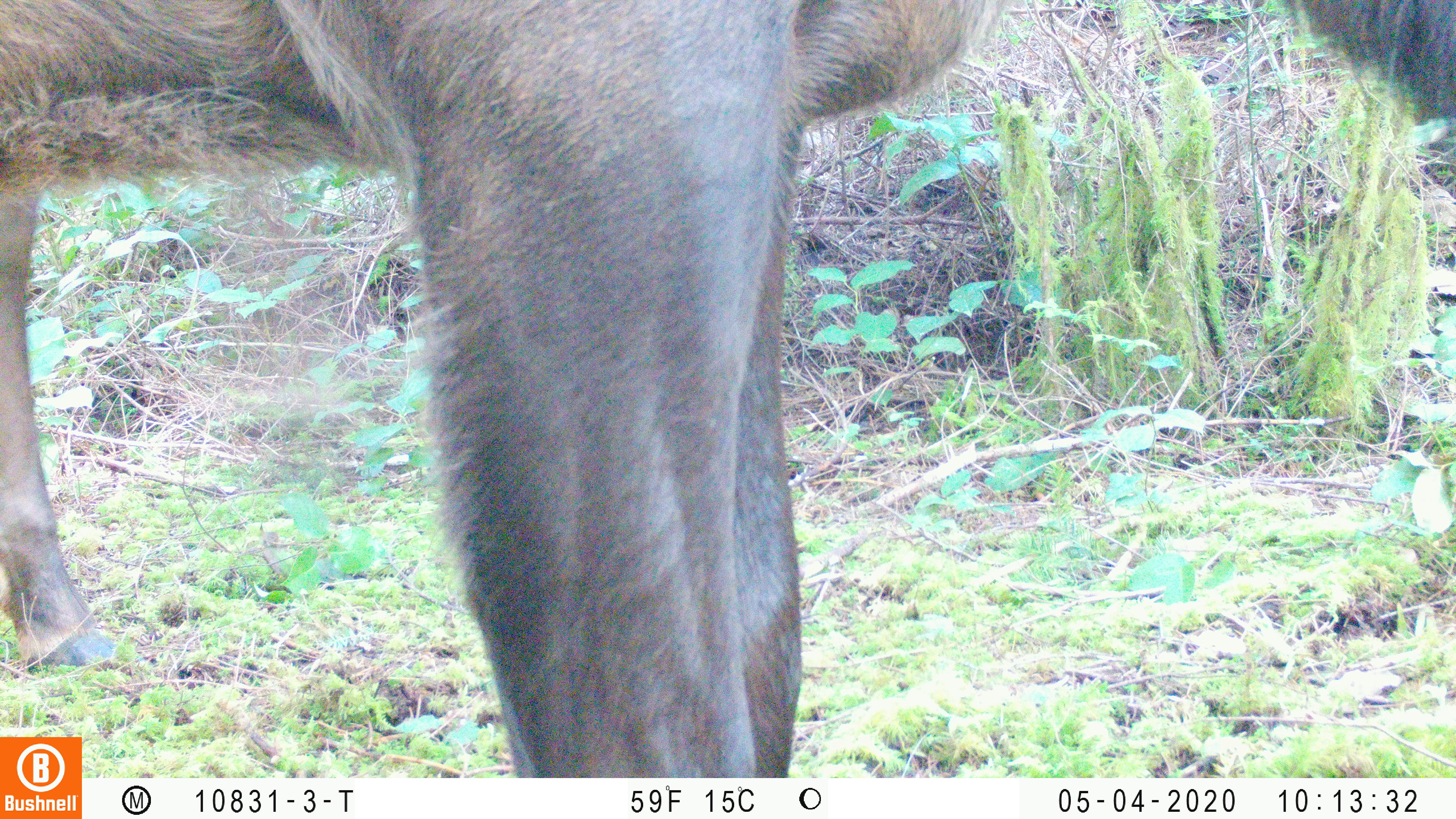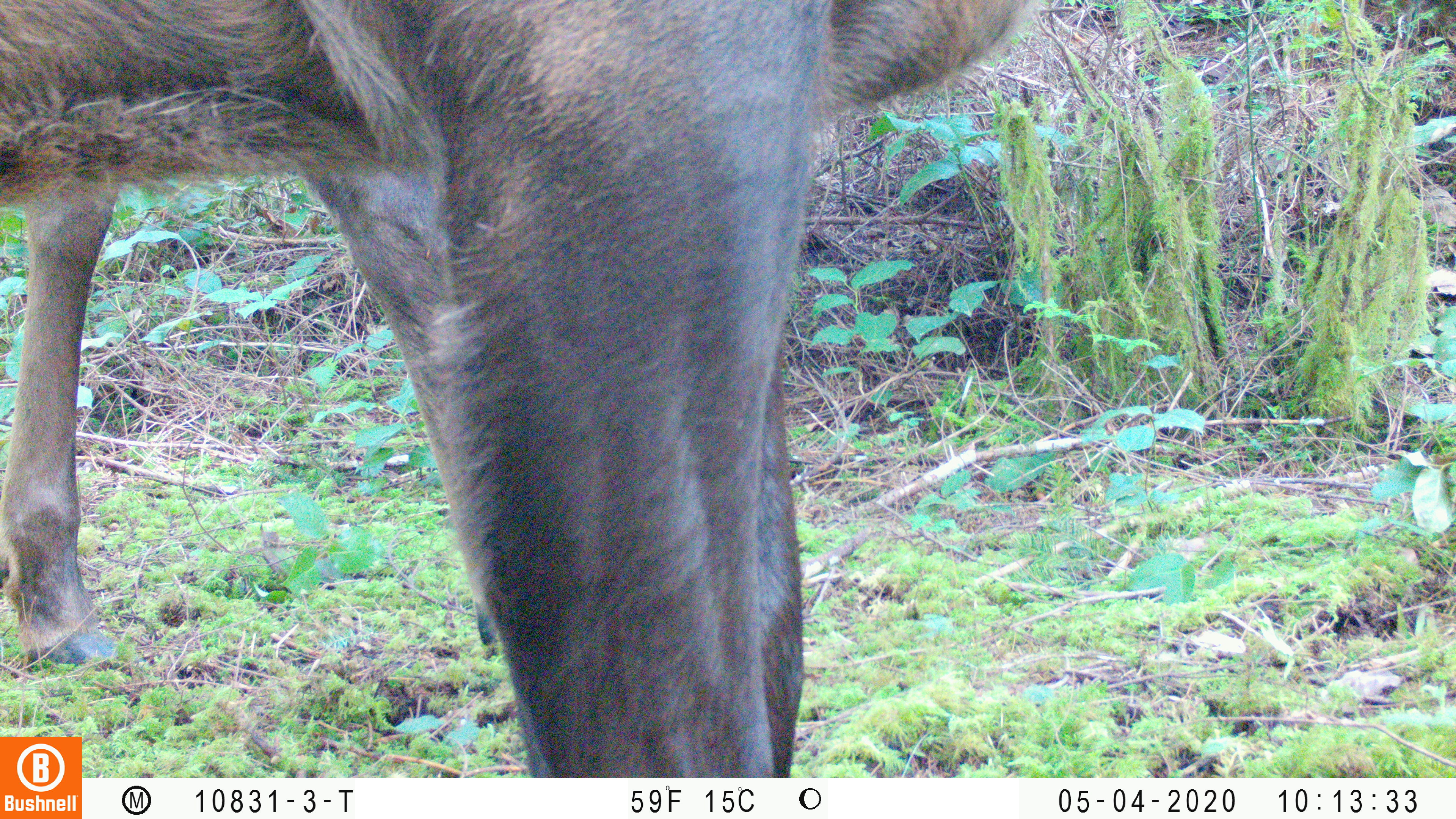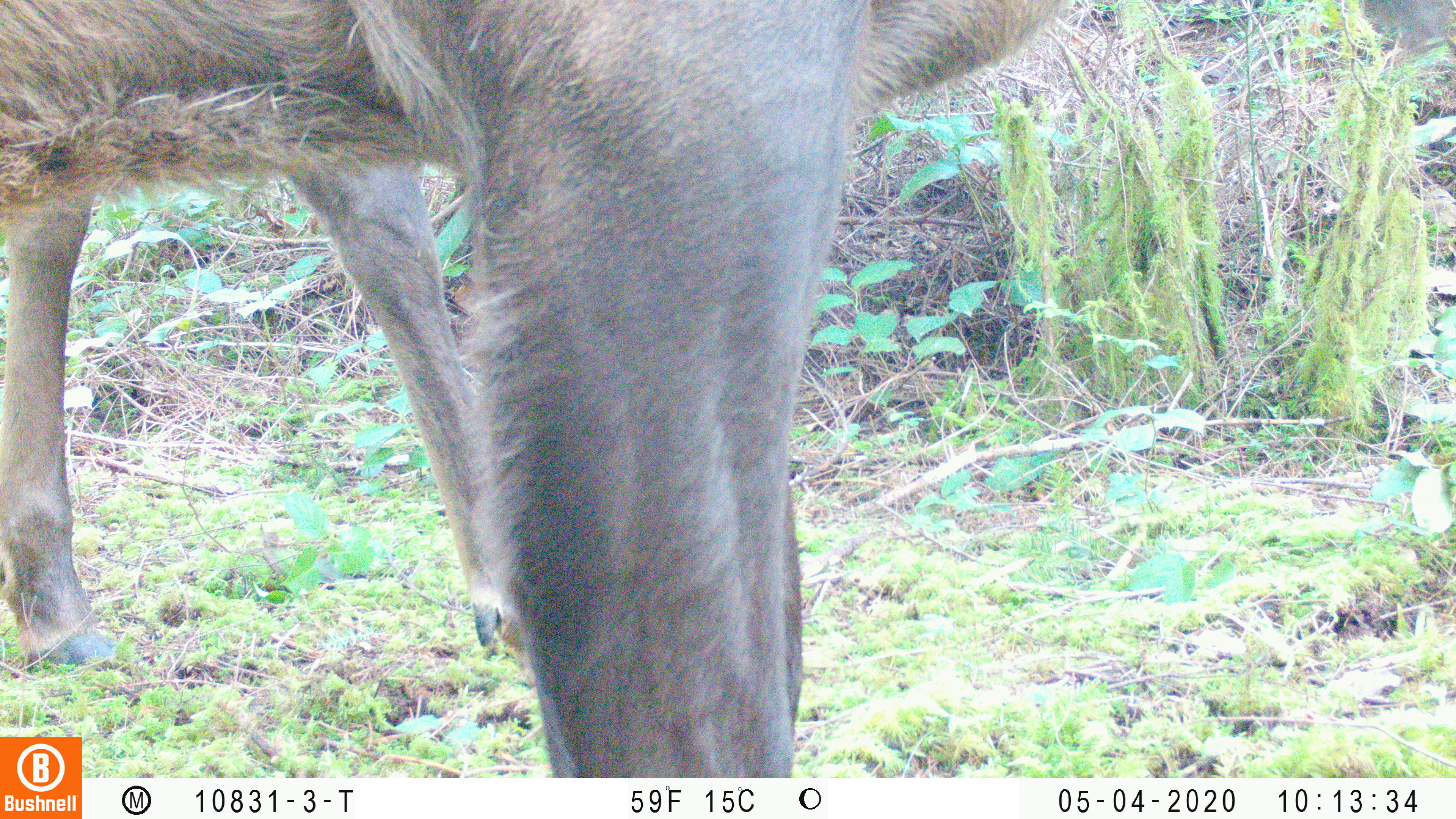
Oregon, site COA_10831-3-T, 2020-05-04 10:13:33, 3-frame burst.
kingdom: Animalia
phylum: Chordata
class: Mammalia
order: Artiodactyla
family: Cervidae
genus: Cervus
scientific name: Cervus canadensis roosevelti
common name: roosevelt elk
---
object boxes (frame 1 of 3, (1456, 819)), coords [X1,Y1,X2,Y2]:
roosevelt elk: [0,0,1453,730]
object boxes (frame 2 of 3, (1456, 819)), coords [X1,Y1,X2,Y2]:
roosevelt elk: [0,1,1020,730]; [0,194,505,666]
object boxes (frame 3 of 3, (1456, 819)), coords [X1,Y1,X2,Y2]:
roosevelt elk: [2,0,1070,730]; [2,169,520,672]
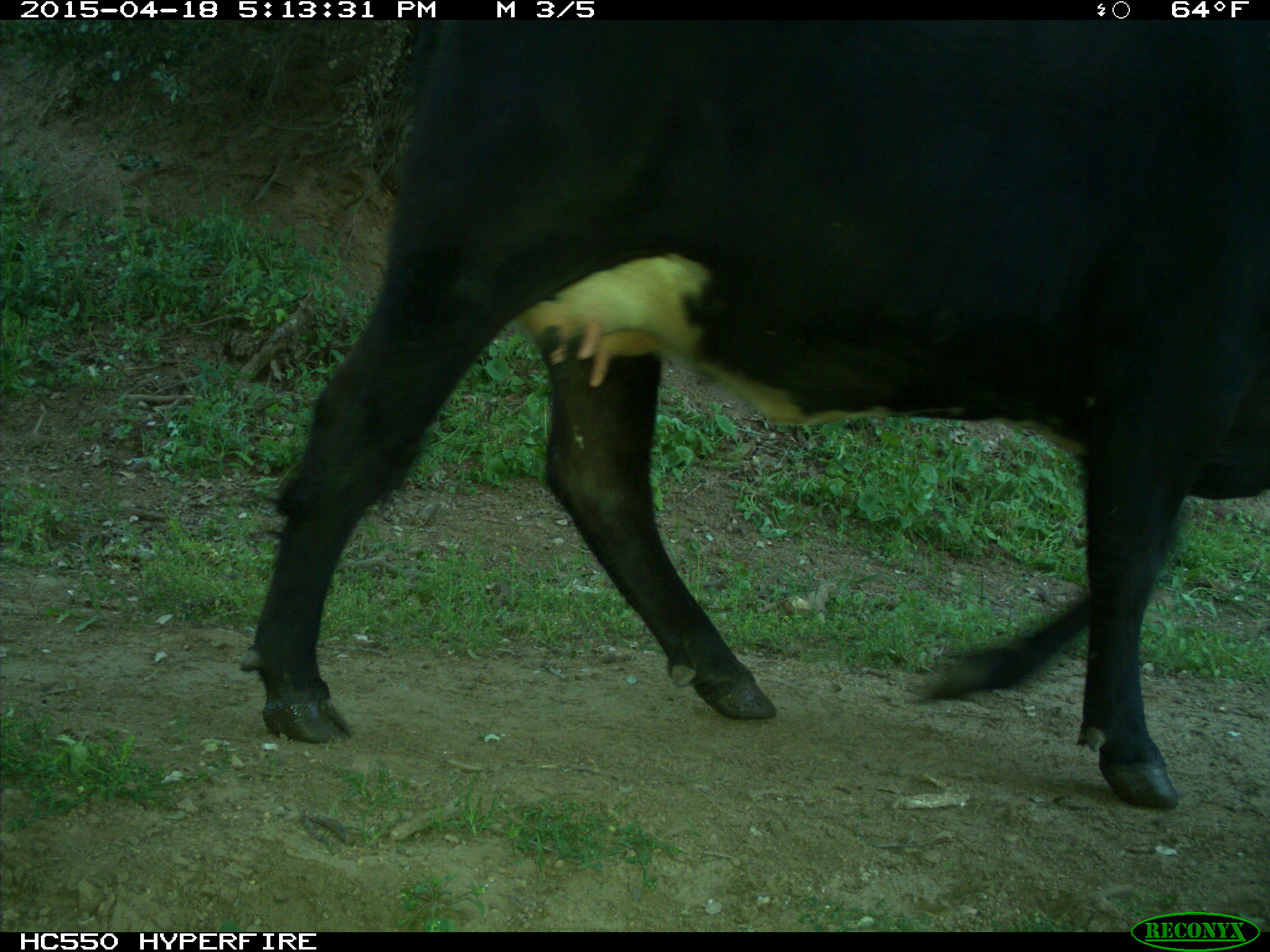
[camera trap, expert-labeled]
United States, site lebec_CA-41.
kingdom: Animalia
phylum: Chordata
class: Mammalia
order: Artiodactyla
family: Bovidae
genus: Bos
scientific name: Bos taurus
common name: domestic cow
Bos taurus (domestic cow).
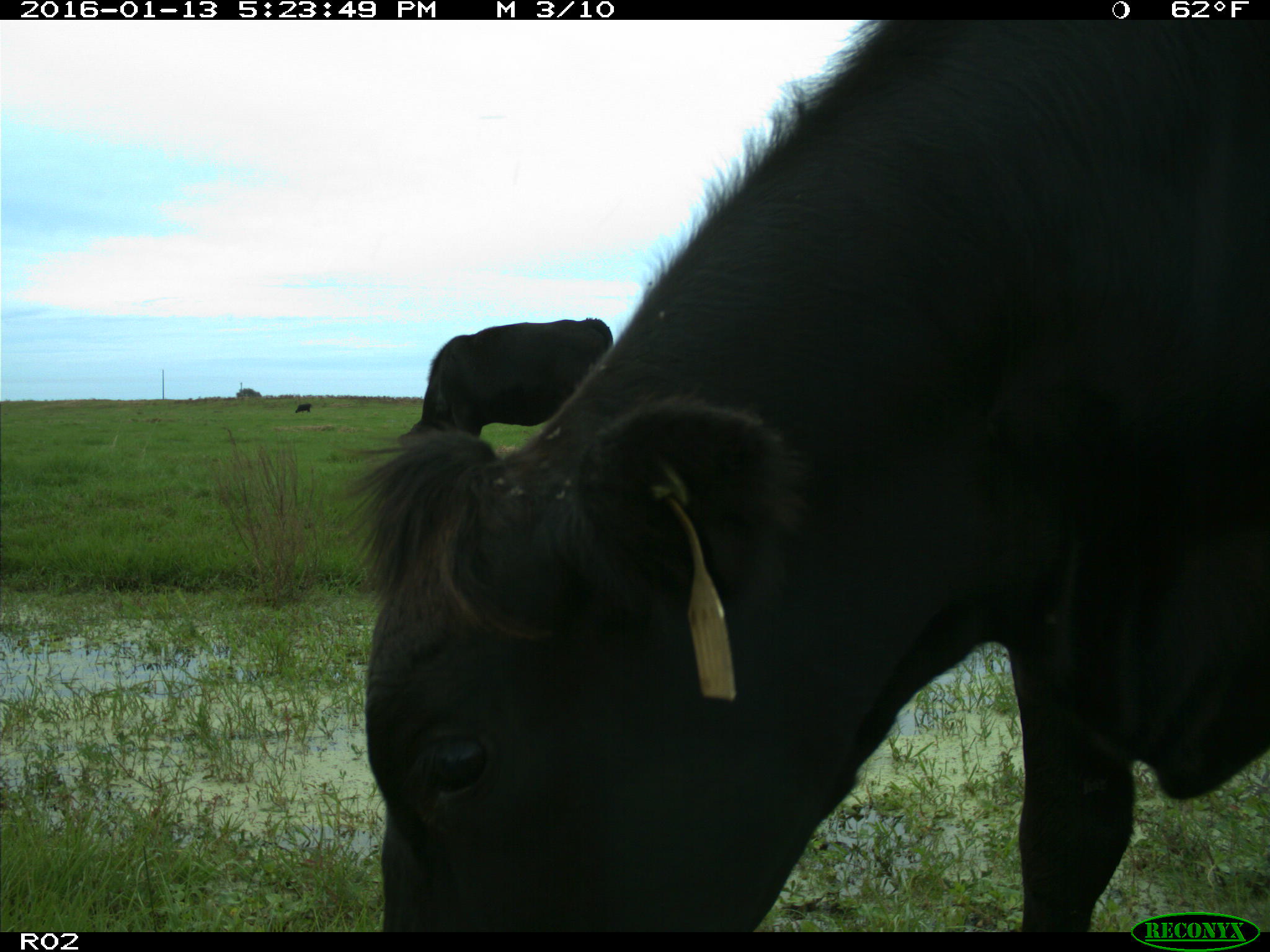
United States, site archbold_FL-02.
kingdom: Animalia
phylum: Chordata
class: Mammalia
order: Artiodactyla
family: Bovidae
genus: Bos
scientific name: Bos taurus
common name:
--------
● Task to carry out:
All entries above are to be reproduced exactly, with no pictures.

● Exercise result:
Oregon, site COA_10831-3-T, 2020-05-04 10:13:33, 3-frame burst.
kingdom: Animalia
phylum: Chordata
class: Mammalia
order: Artiodactyla
family: Cervidae
genus: Cervus
scientific name: Cervus canadensis roosevelti
common name: roosevelt elk
---
object boxes (frame 1 of 3, (1456, 819)), coords [X1,Y1,X2,Y2]:
roosevelt elk: [0,0,1453,730]
object boxes (frame 2 of 3, (1456, 819)), coords [X1,Y1,X2,Y2]:
roosevelt elk: [0,1,1020,730]; [0,194,505,666]
object boxes (frame 3 of 3, (1456, 819)), coords [X1,Y1,X2,Y2]:
roosevelt elk: [2,0,1070,730]; [2,169,520,672]
[camera trap, expert-labeled]
United States, site lebec_CA-41.
kingdom: Animalia
phylum: Chordata
class: Mammalia
order: Artiodactyla
family: Bovidae
genus: Bos
scientific name: Bos taurus
common name: domestic cow
Bos taurus (domestic cow).
United States, site archbold_FL-02.
kingdom: Animalia
phylum: Chordata
class: Mammalia
order: Artiodactyla
family: Bovidae
genus: Bos
scientific name: Bos taurus
common name:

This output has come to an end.